My dad and two of his older brothers in a photo taken in the late 1920s. He was the youngest brother of four who lived past infancy.

Dad had a boyish smile, genuine, not forced, but open, welcoming, wondering. Dogs and children always seemed to seek him out. Or he sought them. He loved even the smallest of “neighbors” as himself.

When my daughter died in a car that crashed into a tree before it stopped, he walked around the crash site with tape measure in his pocket and later told me, “Six inches. If the car had swerved six inches sooner. . .” He began to lose his facility with numbers and patterns, and he called me to show him how to use a new can opener one day.

He was diagnosed with Alzheimer’s disease in the summer of 2000. He had to stay awake all night before the EEG and other tests at a neurology appointment. For my dad who had such a wonderful ability to nap when tired and to sleep soundly, impressing us all, this staying awake was a herculean task. Before we entered the doctor’s office the next morning, he asked me who were the candidates in the presidential election that fall. He wanted to “pass” the questions on current events that others had asked as they probed his cognitive state. He tried so hard to stay grounded in time and place, but it was as if he floated unmoored down Alice’s tunnel instead. Sometimes he found his grounding for a short time before the descent began again.

Dad, who loved cars and motors, began driving at age 9 when no drivers license was yet required. Here he rides in a car with an older family friend in the early 1920s.

The last time I took him to the emergency department after yet another fall, my dad told the doctor who asked his age that he was 41 (half his age of 82). But when the doctor asked about his medical history, he remembered that his World War II duty included a long hospitalization.

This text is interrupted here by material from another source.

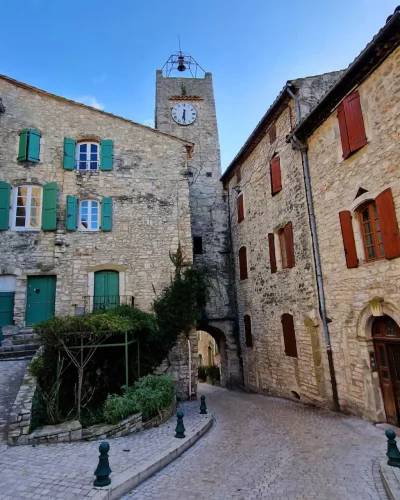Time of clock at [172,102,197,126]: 6:29
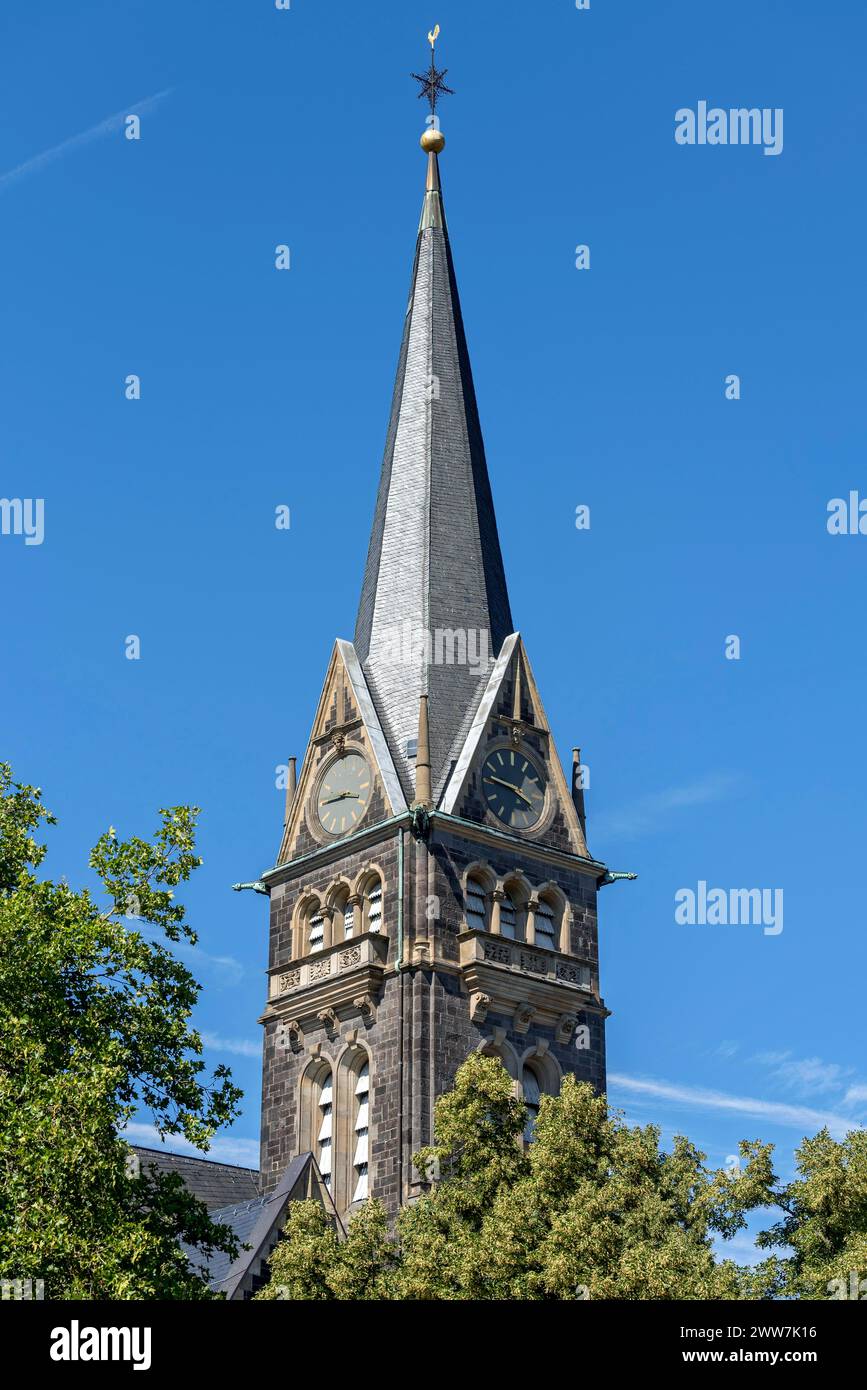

He told the doctor that he had spent time in Belgium, France, England and Czechoslovakia, more words and places than he had been able to string together for conversation in months.

When the doctor finished and stood to leave, he reached for my dad’s hand and as he shook it,  said, “Thank you for your service to us and to our country, Mr. Harper.”

“Much obliged,” my dad said to the young doctor.

 

~This reflection was included in a different form in Expressions of the Heart: A Moravian Journal of Spirituality, in 2003 in an issue of the magazine themed “Loving Each Other.”